THE PROBLEM
Report every line of the material that contains the string "name".
==== INFORMATION PROVIDED
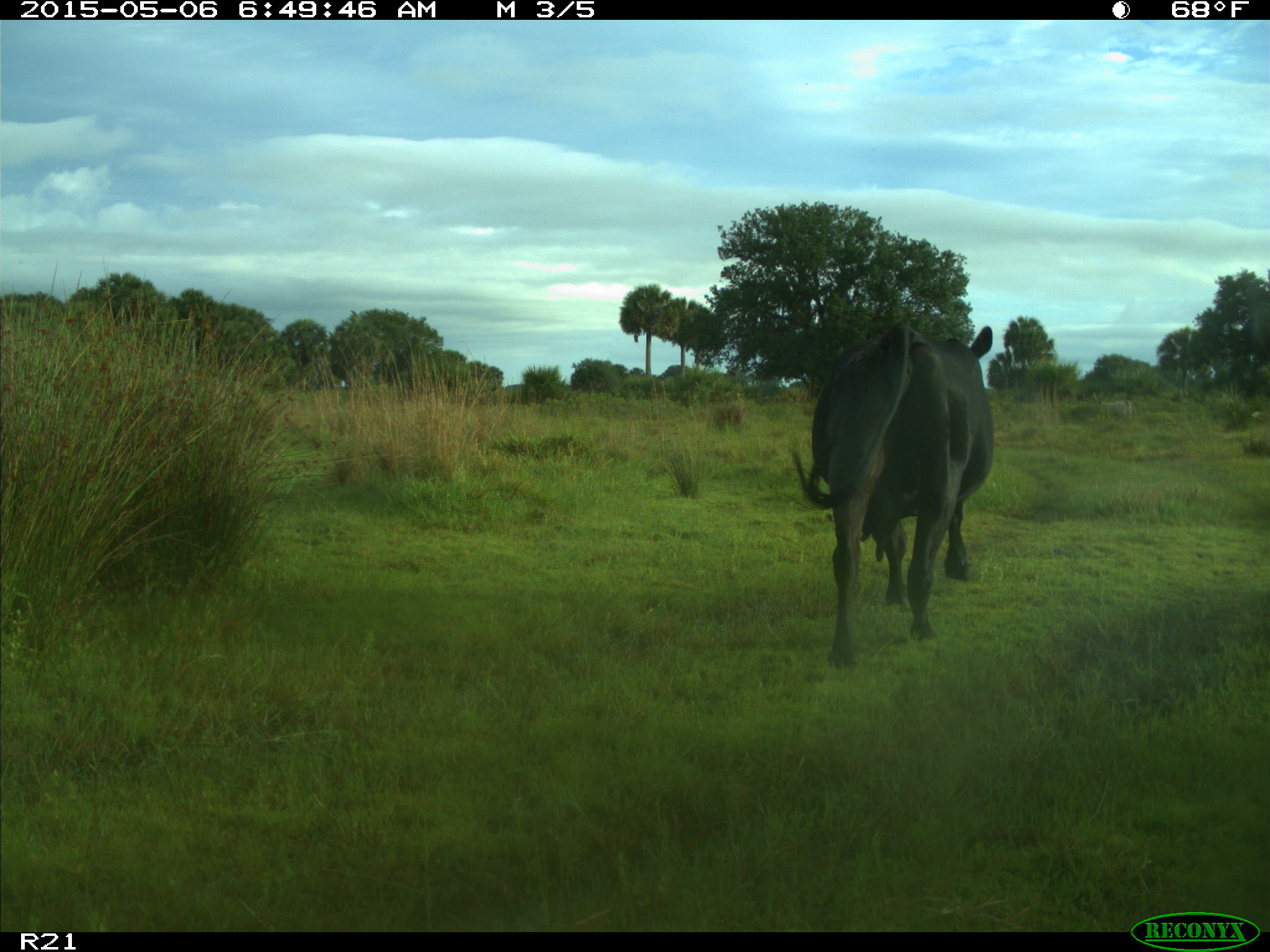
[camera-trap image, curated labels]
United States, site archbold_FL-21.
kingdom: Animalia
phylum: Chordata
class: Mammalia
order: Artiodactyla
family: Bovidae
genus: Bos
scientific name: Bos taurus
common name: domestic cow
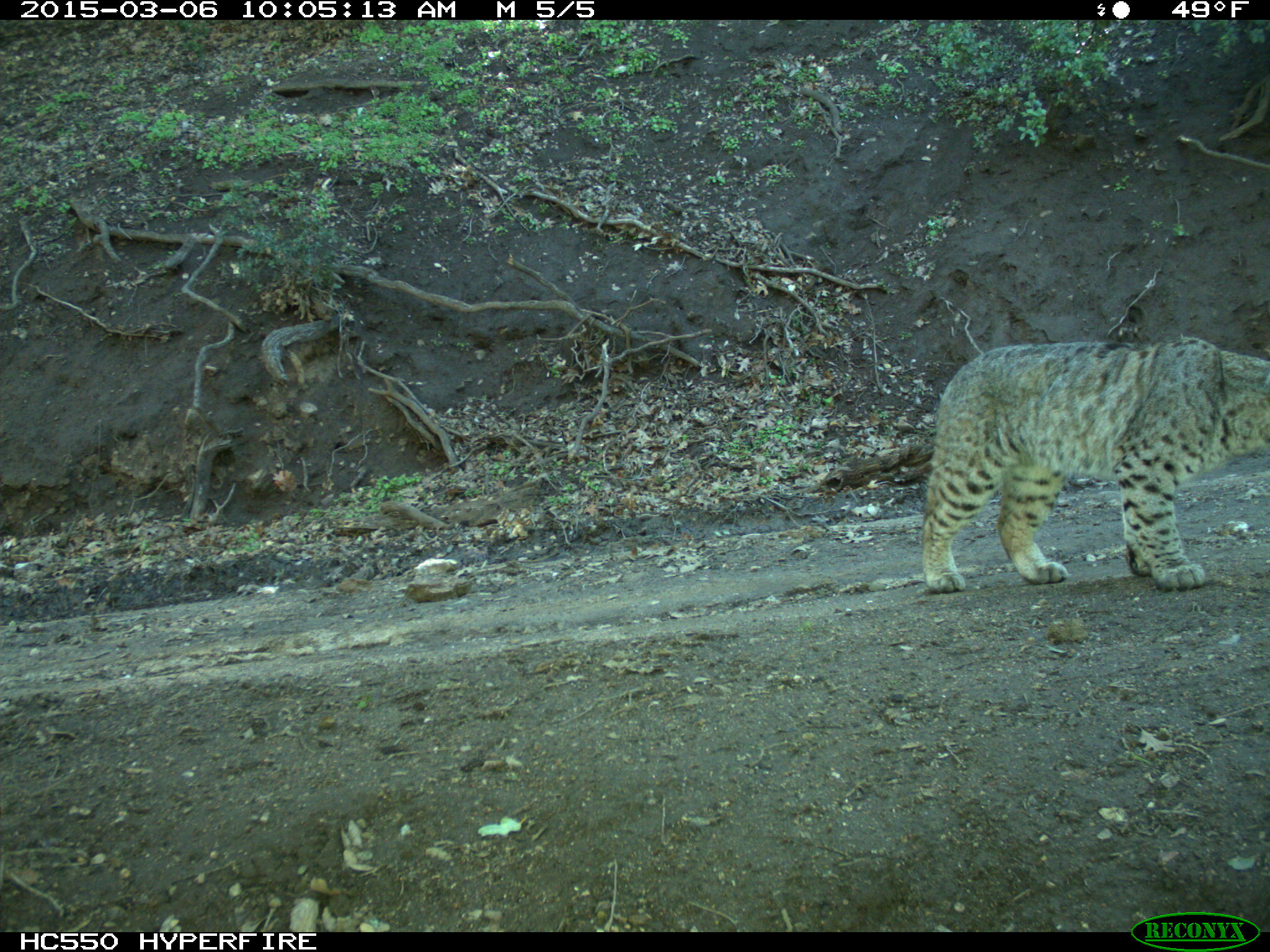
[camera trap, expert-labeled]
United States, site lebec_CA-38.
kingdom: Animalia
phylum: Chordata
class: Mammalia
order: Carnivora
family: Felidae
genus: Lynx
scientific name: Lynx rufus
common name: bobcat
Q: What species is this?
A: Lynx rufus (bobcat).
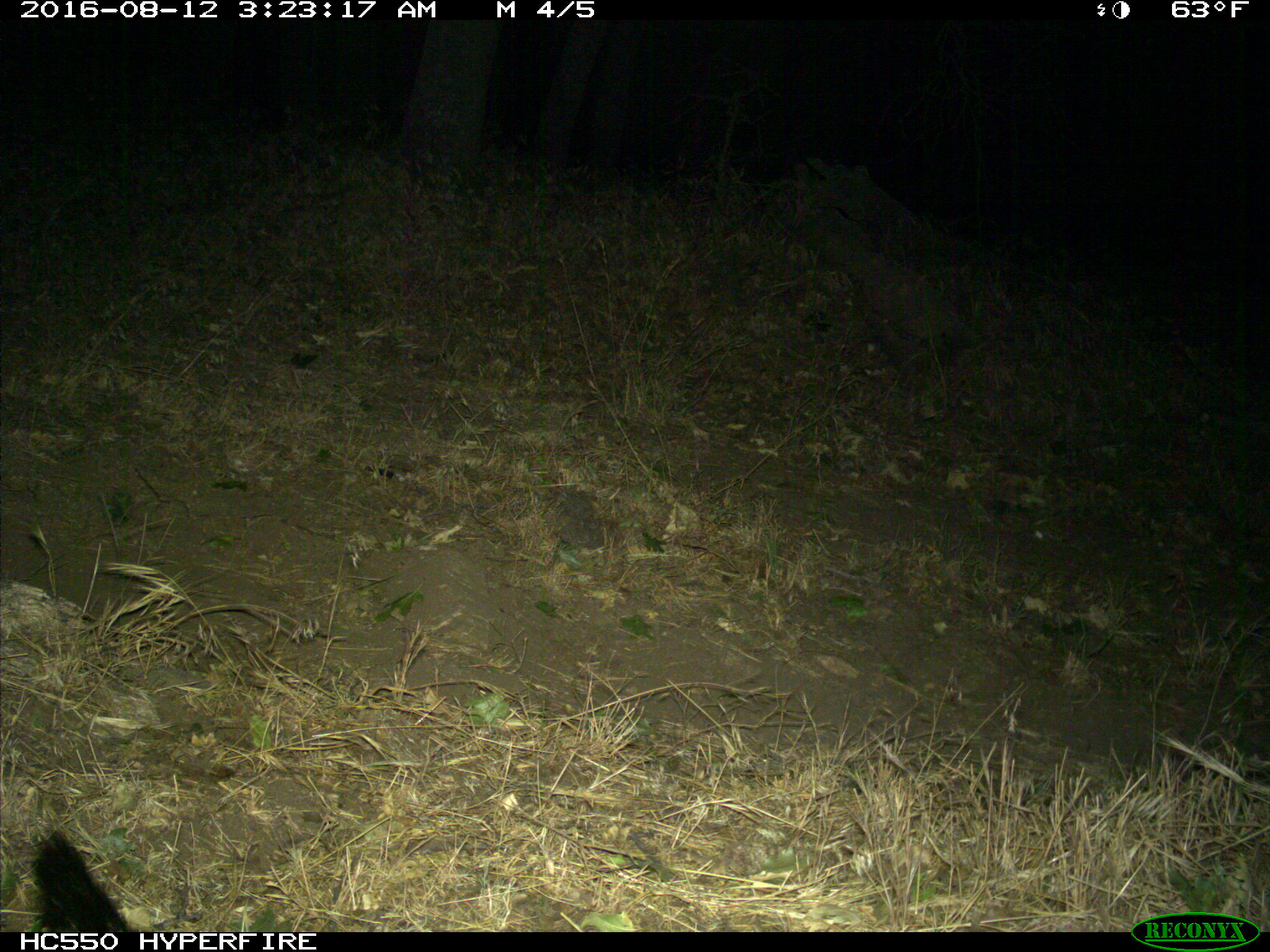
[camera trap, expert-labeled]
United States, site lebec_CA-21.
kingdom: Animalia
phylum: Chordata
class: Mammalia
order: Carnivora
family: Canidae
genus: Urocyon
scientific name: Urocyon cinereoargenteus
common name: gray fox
========
==== INFORMATION PROVIDED
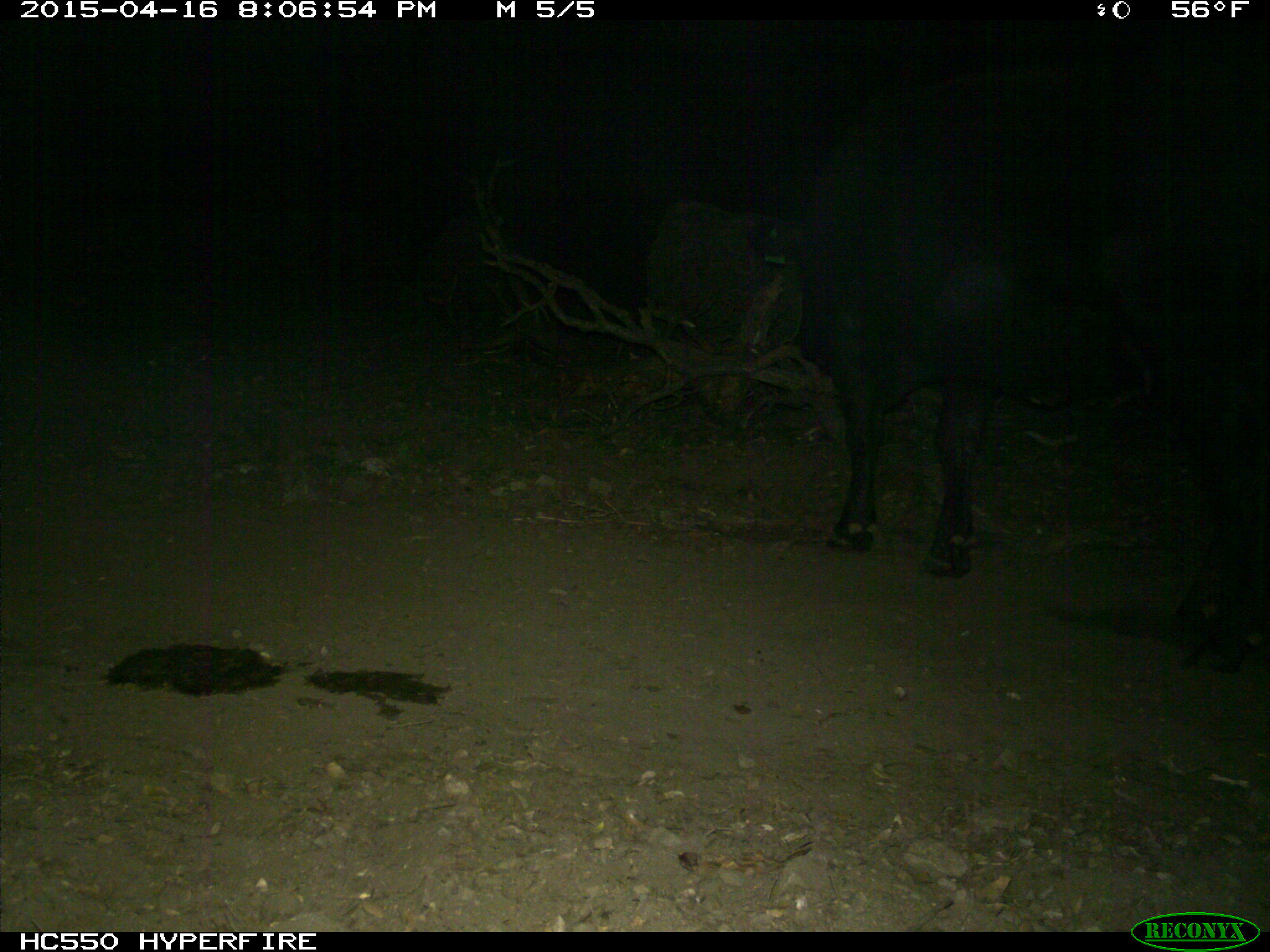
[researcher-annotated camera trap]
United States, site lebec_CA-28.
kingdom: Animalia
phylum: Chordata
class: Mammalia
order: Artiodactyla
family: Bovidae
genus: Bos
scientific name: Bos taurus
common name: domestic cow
========
==== INFORMATION PROVIDED
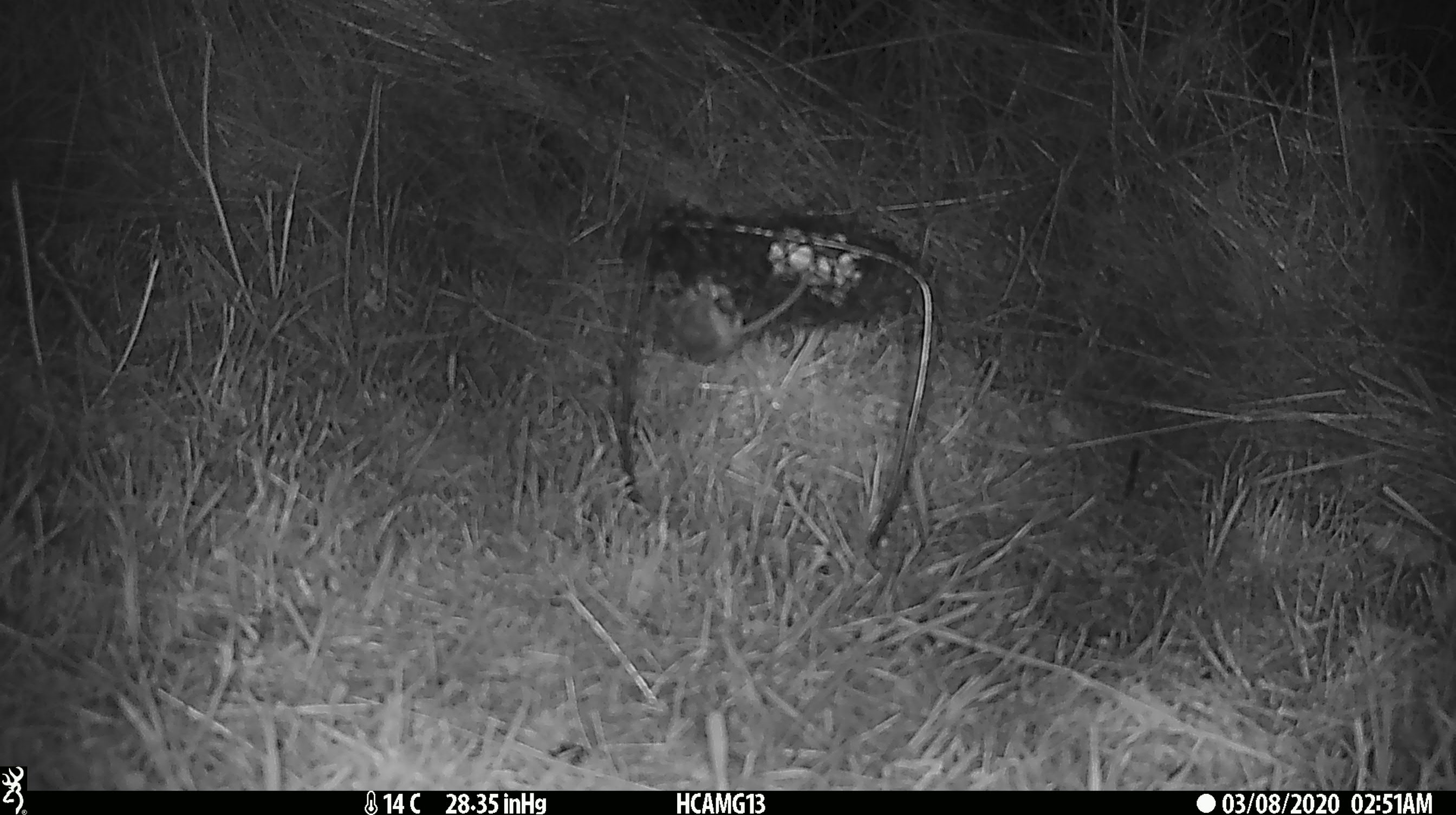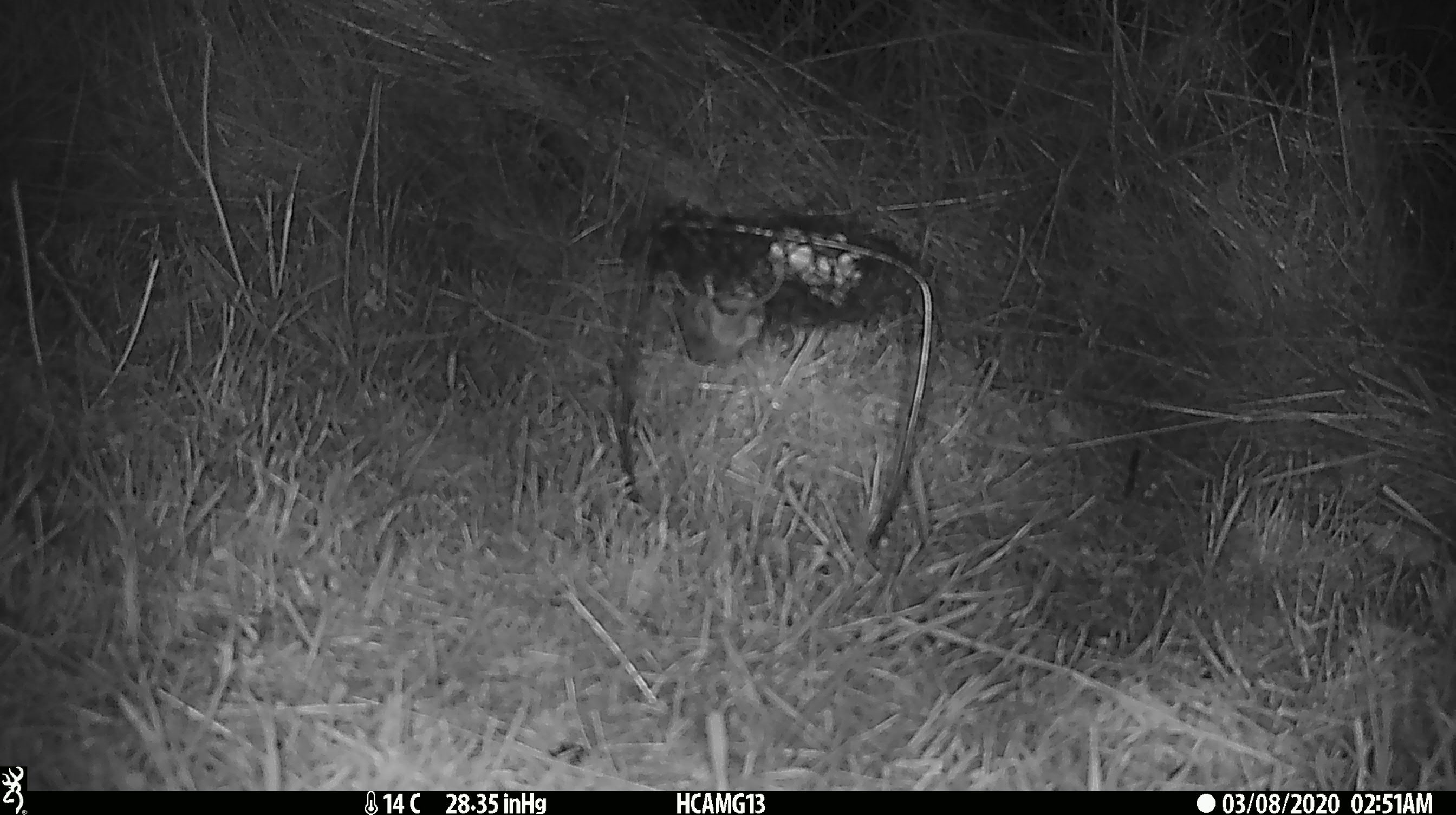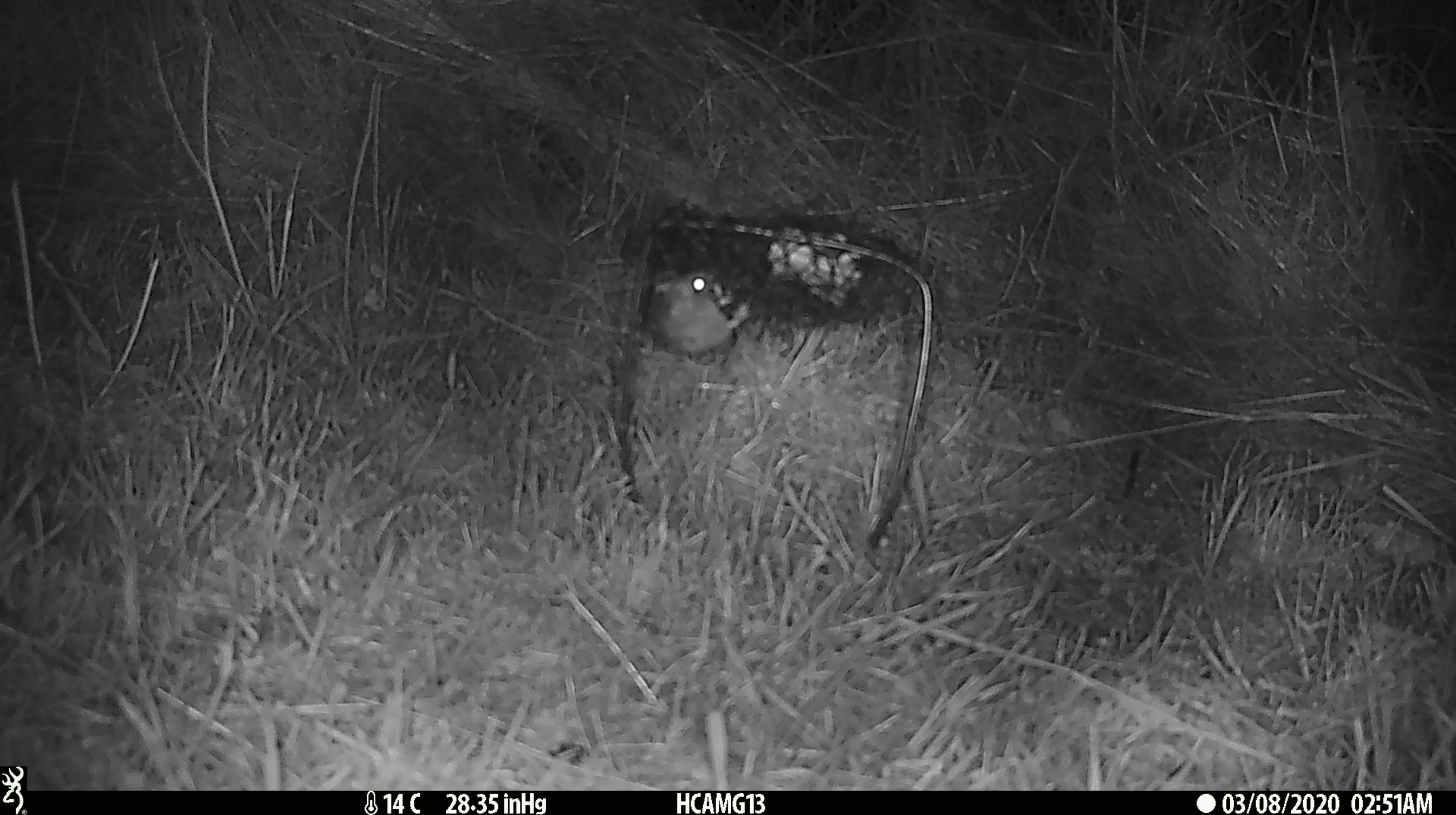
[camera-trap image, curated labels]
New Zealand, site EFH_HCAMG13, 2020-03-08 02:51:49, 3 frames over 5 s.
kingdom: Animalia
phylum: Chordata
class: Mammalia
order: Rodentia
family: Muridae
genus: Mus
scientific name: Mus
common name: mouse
========
OUTPUT
scientific name: Bos taurus
common name: domestic cow
scientific name: Lynx rufus
common name: bobcat
scientific name: Urocyon cinereoargenteus
common name: gray fox
scientific name: Bos taurus
common name: domestic cow
scientific name: Mus
common name: mouse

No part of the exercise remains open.